CREDIT: AP Photo/Eugene Hoshiko

Edouard Roger-Vasselin of France cools down with ice pack on his head in their third round match against Kevin Anderson of South Africa at the Australian Open tennis championship in Melbourne, Australia, Friday, Jan. 17, 2014.

“It’s definitely hot, but you have to be ready to play,” Serena Williams told ESPN after her win at the Australian Open on Friday.

The day before, no one had to be ready. Because of extreme heat, Day 4 of the 2014 Australian Open was halted — and not before Canadian player Frank Dancevic reportedly hallucinated and passed out on the court from the heat.

“I was dizzy from the middle of the first set and then I saw Snoopy and I thought, ‘Wow Snoopy, that’s weird,’ Dancevic told the Guardian, adding that he thought forcing players to play through the heat was “inhumane.”

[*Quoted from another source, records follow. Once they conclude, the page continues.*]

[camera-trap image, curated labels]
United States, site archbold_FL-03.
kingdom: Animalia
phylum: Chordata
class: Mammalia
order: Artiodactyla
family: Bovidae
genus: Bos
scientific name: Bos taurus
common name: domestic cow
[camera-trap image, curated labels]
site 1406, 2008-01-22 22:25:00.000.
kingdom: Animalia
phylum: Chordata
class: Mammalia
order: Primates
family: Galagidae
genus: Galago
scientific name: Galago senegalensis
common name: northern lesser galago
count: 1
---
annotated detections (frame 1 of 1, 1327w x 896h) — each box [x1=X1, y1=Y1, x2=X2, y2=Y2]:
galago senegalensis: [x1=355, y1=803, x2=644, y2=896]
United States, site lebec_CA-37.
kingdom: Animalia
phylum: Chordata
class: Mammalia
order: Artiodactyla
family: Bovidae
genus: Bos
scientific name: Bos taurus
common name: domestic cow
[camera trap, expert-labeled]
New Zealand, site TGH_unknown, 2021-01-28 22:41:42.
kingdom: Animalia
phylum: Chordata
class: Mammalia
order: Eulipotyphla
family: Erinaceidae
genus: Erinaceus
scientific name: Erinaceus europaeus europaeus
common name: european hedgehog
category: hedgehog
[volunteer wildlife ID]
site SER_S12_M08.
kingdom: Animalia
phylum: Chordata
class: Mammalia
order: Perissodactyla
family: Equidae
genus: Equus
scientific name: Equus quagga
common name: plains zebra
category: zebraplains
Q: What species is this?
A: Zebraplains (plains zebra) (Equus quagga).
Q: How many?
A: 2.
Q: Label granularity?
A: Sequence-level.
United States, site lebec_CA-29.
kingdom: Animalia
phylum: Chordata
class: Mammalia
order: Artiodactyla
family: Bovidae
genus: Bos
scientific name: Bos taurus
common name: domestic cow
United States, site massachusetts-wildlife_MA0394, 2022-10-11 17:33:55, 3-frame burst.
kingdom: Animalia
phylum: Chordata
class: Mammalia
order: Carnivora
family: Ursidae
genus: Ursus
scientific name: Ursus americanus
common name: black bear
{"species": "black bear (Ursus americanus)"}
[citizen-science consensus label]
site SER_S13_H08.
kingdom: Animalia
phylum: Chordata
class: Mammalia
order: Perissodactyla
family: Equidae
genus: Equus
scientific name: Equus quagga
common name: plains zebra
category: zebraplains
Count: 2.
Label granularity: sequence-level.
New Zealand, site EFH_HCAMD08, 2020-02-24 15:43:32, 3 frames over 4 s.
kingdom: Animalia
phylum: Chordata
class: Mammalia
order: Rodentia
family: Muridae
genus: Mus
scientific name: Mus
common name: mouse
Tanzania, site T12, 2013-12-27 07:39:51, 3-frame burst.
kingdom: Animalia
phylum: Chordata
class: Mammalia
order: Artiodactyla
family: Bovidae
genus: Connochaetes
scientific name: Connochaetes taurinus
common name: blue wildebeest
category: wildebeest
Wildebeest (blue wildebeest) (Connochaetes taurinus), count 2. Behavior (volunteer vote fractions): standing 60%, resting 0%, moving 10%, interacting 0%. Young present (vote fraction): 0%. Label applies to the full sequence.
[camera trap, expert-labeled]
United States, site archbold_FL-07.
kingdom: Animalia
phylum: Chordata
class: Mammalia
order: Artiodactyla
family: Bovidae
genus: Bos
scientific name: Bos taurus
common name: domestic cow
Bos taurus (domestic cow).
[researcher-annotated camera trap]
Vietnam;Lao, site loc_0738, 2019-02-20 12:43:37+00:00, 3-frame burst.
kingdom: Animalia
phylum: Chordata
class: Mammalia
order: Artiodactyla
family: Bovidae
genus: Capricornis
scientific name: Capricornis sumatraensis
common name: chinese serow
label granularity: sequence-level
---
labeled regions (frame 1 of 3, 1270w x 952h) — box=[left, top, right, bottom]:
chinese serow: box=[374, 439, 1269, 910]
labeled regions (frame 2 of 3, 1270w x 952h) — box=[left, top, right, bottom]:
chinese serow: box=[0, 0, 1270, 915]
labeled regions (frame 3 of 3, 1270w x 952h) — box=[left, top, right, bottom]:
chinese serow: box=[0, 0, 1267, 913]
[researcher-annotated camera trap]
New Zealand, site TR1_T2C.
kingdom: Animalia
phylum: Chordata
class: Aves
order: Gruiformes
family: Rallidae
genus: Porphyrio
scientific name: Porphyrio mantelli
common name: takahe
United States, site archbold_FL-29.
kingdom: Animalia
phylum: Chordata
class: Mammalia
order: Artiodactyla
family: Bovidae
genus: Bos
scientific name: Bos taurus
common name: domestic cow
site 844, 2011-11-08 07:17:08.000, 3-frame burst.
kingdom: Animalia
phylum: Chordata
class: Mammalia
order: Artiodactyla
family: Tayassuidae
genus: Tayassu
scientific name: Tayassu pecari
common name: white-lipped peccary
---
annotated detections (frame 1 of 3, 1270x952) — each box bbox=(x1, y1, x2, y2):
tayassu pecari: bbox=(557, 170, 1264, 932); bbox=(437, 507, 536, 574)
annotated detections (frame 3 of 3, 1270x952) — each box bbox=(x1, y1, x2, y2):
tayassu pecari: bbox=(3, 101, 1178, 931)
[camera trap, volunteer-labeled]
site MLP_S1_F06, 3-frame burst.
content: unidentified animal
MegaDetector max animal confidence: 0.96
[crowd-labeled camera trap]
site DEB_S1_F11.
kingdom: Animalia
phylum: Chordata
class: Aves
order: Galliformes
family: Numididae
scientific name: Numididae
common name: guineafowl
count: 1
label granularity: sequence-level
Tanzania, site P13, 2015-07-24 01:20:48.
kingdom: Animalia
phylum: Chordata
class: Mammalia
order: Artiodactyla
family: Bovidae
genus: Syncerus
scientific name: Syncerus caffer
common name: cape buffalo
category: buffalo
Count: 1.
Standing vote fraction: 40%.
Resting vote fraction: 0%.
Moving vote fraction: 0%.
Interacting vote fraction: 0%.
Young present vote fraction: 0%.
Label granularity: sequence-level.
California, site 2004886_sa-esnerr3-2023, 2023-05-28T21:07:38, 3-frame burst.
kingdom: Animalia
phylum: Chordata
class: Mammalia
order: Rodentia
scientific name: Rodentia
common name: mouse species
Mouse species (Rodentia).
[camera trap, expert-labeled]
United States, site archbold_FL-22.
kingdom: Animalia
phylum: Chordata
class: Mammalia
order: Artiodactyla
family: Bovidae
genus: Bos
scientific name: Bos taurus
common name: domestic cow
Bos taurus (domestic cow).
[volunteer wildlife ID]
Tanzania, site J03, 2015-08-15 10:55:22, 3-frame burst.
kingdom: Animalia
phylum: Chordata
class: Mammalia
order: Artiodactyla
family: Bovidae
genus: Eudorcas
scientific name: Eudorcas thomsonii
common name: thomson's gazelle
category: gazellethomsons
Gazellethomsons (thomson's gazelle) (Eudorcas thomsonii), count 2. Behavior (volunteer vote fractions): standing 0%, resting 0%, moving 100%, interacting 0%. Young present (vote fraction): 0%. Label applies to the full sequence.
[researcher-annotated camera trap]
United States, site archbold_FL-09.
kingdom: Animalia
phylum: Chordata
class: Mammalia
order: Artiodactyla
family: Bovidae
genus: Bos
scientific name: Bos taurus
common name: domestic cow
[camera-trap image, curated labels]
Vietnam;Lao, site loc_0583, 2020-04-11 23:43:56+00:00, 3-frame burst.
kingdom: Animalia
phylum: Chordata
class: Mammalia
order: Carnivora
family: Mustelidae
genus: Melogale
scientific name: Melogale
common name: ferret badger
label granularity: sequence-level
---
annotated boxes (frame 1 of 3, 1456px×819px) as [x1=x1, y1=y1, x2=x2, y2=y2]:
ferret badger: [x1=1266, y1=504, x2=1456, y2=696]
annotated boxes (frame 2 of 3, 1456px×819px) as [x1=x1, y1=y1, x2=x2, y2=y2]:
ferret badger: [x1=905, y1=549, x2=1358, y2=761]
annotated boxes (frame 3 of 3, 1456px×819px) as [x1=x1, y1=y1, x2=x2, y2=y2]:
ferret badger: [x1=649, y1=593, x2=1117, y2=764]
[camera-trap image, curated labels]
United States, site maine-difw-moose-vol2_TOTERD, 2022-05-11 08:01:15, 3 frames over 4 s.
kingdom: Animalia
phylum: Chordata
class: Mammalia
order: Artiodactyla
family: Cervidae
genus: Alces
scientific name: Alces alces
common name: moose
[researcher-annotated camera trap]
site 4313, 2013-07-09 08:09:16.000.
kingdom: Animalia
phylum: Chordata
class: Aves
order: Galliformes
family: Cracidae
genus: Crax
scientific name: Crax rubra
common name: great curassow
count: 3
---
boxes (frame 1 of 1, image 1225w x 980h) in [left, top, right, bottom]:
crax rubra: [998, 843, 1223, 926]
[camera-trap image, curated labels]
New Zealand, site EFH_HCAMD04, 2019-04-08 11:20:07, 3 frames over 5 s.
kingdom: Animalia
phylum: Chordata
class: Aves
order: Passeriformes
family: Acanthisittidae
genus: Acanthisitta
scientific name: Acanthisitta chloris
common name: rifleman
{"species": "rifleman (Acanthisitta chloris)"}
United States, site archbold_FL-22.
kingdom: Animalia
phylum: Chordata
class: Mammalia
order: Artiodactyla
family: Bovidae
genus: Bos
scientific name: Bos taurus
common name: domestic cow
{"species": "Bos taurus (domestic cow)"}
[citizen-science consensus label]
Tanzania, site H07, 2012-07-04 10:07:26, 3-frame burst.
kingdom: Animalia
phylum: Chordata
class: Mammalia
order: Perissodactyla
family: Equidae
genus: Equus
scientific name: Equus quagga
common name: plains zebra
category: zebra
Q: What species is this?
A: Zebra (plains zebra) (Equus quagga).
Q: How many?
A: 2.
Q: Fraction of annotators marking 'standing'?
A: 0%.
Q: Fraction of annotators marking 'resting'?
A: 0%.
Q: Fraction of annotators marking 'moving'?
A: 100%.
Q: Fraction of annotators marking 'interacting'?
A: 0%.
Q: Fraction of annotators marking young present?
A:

“Having players with so many problems and complaining to the tournament that it’s too hot to play, until somebody dies, they’re just keep going on with it and putting matches on in this heat,” Dancevic said. “I personally don’t think it’s fair and I know a lot of players don’t think it’s fair.”

So, for a brief moment on Thursday, players didn’t have to play. Just before 2 p.m., officials evoked the the “Extreme Heat Policy,” effectively suspending all matches on outside courts until early evening and requiring the closure of the retractable roofs at two arenas.

Though it may seem like a rare event, this was not the first time in a long time that the policy had been evoked. In 2009 play had been halted for two days when temperatures reached as high 113 degrees.

Australia set heat records in the spring of 2013, and its Bureau of Meteorology has said that the previous year was the hottest since records began in 1910. Now it has started 2014 with another record-breaking heat wave — inland, temperatures reached 122 degrees last week — that is affecting the nation’s signature international sporting event.

While the impacts of the record-breaking heat are painfully apparent to Australians, since the election of Prime Minister Tony Abbott in September, those in power have chosen to pretend the problem doesn’t exist. As prime minister, Abbott has abandoned the country’s emissions target, made efforts to repeal Australia’s carbon emissions trading scheme and dissolved the country’s climate commission.